Published in final edited form as: Proc IEEE Int Symp Biomed Imaging. 2019 Jul 11;2019:368–371. doi: 10.1109/ISBI.2019.8759397

EARLY PREDICTION OF ALZHEIMER’S DISEASE DEMENTIA BASED ON BASELINE HIPPOCAMPAL MRI AND 1-YEAR FOLLOW-UP COGNITIVE MEASURES USING DEEP RECURRENT NEURAL NETWORKS

Hongming Li 1, Yong Fan 1; Alzheimer’s Disease Neuroimaging Initiative1
PMCID: PMC6892161  NIHMSID: NIHMS1060600  PMID: 31803346

Abstract

Multi-modal biological, imaging, and neuropsychological markers have demonstrated promising performance for distinguishing Alzheimer’s disease (AD) patients from cognitively normal elders. However, it remains difficult to early predict when and which mild cognitive impairment (MCI) individuals will convert to AD dementia. Informed by pattern classification studies which have demonstrated that pattern classifiers built on longitudinal data could achieve better classification performance than those built on cross-sectional data, we develop a deep learning model based on recurrent neural networks (RNNs) to learn informative representation and temporal dynamics of longitudinal cognitive measures of individual subjects and combine them with baseline hippocampal MRI for building a prognostic model of AD dementia progression. Experimental results on a large cohort of MCI subjects have demonstrated that the deep learning model could learn informative measures from longitudinal data for characterizing the progression of MCI subjects to AD dementia, and the prognostic model could early predict AD progression with high accuracy.

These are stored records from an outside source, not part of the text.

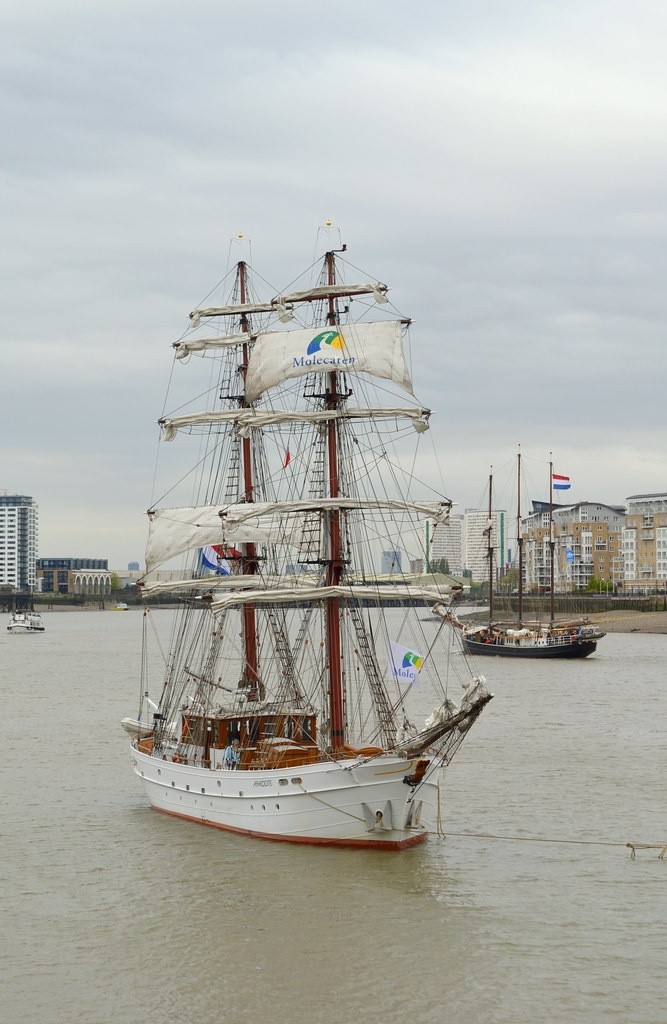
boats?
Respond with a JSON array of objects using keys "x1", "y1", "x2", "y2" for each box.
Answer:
[
  {"x1": 6, "y1": 607, "x2": 46, "y2": 635},
  {"x1": 110, "y1": 600, "x2": 130, "y2": 612}
]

Keywords: Prognosis, recurrent neural networks, longitudinal data, Alzheimer’s disease

1. INTRODUCTION

Alzheimer’s disease (AD) is the most prevalent neurodegenerative disorder, and individuals with mild cognitive impairment (MCI) are at a higher risk to develop AD [1]. Although promising performance has been achieved for distinguishing progressive MCI (pMCI) subjects from stable MCI (sMCI) subjects in a pattern classification setting, it remains difficult at baseline to predict which and when MCI individuals will convert to AD dementia.

Neuropsychological tests and a variety of different biological and imaging markers have been explored for diagnosis and following the progression of AD [28], such as genetic data, cerebrospinal fluid (CSF) biomarkers, magnetic resonance imaging (MRI), and positron emission tomography (PET). It has been demonstrated that pattern classifiers built upon these measures could distinguish AD patients from subjects with normal cognition (NC) with high accuracy, and recent studies have demonstrated that better performance can be achieved if longitudinal rather than cross-sectional data are used to build the classifiers [911].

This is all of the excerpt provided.